◆ PAGE EXTRACT:
* * *

Economic Survey 2020-21
- DR. Meenal Shah
- May 24, 2021
- 13 min read
Tips to Read the Economic Survey:
• Read after a basic study: Students should have a basic understanding of economics, especially the basic terms like GDP, inflation, fiscal drag, etc. before moving on to studying the Economic Survey.
• Read the Preface thoroughly: The Preface of the Economic Survey is like a summary of the document. Reading it will help you get an essence of what is inside and help you understand it better.
• Boxes and Arguments: The document contains many boxes that are particularly important for the UPSC exam. From here, questions have been asked directly. Also, the data can be used to augment and support your answers. The Survey also gives arguments such as why a scheme or initiative is important, how it can be bettered, and also recommendations, which can be used in the mains answers.

* * *

◆ WORK INSTRUCTION 1: In the tips on reading the Economic Survey, which part of the document is said to be like a summary of it?
◆ WORK INSTRUCTION 2: From the Economic Survey tips, set down everything from "Economic Survey 2020-21" down to "understand it better.".
◆ WORK INSTRUCTION 3: Rewrite the Economic Survey tip that begins "Boxes and Arguments" as a short bulleted list that keeps its main facts.
The items that come next are from a different source.

◆ GIVEN INFORMATION:
* * *

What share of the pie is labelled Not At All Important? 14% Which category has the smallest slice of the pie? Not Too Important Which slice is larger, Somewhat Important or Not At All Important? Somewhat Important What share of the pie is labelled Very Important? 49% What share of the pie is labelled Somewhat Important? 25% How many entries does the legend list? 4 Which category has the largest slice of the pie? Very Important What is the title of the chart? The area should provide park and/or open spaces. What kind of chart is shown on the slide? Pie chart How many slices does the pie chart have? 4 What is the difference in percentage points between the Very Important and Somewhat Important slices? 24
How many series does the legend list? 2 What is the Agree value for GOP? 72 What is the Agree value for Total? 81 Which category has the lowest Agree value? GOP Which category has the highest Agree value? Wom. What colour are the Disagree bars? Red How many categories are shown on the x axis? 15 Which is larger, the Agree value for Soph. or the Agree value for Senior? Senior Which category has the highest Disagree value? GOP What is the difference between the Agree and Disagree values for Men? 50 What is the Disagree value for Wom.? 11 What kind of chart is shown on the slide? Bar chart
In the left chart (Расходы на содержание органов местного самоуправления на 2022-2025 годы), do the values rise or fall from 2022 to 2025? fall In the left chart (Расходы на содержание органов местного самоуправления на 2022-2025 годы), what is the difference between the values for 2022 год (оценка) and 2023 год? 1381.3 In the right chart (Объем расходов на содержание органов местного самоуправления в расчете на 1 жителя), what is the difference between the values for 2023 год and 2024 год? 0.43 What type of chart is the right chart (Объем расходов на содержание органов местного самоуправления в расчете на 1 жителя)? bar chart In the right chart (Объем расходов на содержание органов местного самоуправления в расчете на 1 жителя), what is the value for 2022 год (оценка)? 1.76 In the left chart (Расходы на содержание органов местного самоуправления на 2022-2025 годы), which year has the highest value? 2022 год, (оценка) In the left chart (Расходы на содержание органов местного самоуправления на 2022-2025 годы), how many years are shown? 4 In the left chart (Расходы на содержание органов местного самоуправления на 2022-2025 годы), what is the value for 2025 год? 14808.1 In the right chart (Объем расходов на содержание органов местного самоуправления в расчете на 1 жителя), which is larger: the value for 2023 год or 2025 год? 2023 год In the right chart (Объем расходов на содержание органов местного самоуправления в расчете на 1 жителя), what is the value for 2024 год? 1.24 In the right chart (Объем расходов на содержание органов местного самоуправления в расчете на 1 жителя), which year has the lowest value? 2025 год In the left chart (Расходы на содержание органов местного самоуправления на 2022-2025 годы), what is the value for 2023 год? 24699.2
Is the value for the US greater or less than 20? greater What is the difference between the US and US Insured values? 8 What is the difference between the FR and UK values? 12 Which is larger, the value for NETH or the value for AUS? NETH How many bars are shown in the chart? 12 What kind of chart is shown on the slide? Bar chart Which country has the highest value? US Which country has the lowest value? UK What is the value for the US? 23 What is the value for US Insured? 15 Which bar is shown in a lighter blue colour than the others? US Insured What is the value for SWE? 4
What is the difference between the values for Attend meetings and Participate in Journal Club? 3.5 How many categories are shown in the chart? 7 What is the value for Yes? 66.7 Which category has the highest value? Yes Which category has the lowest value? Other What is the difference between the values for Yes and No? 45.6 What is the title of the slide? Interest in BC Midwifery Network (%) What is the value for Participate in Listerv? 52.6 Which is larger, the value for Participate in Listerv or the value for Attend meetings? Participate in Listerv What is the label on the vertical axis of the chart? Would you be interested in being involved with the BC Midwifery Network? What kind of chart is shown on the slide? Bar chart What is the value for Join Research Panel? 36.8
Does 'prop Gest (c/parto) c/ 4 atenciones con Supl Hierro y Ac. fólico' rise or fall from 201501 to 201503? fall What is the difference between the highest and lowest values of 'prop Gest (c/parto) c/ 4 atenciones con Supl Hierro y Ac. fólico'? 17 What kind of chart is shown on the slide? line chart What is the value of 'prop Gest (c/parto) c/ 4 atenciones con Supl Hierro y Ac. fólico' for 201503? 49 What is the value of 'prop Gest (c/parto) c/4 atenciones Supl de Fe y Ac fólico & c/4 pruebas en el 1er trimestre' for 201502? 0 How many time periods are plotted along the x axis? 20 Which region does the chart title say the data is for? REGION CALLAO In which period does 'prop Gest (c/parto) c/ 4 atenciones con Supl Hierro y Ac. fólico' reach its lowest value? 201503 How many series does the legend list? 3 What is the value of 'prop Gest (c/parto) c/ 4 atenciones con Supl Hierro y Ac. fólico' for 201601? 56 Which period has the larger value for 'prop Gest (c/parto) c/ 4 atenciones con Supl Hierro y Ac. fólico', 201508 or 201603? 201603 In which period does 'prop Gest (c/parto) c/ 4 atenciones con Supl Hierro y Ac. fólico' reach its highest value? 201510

* * *

◆ ANSWER 1: The Preface.

◆ ANSWER 2:
Economic Survey 2020-21
- DR. Meenal Shah
- May 24, 2021
- 13 min read
Tips to Read the Economic Survey:
• Read after a basic study: Students should have a basic understanding of economics, especially the basic terms like GDP, inflation, fiscal drag, etc. before moving on to studying the Economic Survey.
• Read the Preface thoroughly: The Preface of the Economic Survey is like a summary of the document. Reading it will help you get an essence of what is inside and help you understand it better.

◆ ANSWER 3:
- The document has many boxes that matter particularly for the UPSC exam, and questions have been asked directly from them.
- Its data can be used to augment and support answers.
- It gives arguments on why a scheme or initiative is important and how it can be bettered, plus recommendations, all usable in mains answers.